Prove that if a circle centred at the focus of a confocal ellipse and hyperbola touches the ellipse internally, it touches the hyperbola at its vertex.
This question can be solved by the method I've mentioned below, but I'm looking for a shorter method.
Let us assume a hyperbola centred at $(0,0$) with foci, $(x_1,0)$ and $(-x_1,0)$ and semi major axes length $a_1$. The equation of the hyperbola is $$\left(\sqrt{(x-x_1)^2+y^2}-\sqrt{(x+x_1)^2+y^2}\right)^2=4a_1^2$$
Using the property that difference between the distance of any point on a hyperbola from its foci is equal to two times its semi major axis.
Similarly equation of ellipse with semi major axis $a_2$ centred at $(0,0)$ with foci, $(x_1,0)$ and $(-x_1,0)$ is $$\left(\sqrt{(x-x_1)^2+y^2}+\sqrt{(x+x_1)^2+y^2}\right)^2=4a_2^2$$
To proceed I need to find the radius of the circle. The circle will be tangent to the ellipse at the point which is nearest from the foci. Let us take the focus as $(a_1e,0)$, where e is the eccentricity of the ellipse. That point will be $(a_1\cos(\theta)+b_1\sin(\theta))$ where $\theta$ is a parameter and $b_1$ is the length of the semi minor axis.
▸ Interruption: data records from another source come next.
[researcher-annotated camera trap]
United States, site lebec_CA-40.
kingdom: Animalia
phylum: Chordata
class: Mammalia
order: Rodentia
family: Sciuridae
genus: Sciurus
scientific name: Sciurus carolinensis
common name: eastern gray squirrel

So we need to find the minimum value of the equation:
$$a_1^2-b_1^2+a_1^2\cos^2(\theta)+b_1^2\sin^2(\theta)-2e\cos(\theta)$$
After we prove the circle touches the ellipse at the end points of the major axis, we just need to prove the centre of the circle is the midpoint between the vertex and the point $(a_1,0)$
I don't know how to proceed further without getting into a very lengthy calculation. Is there a shorter/better method?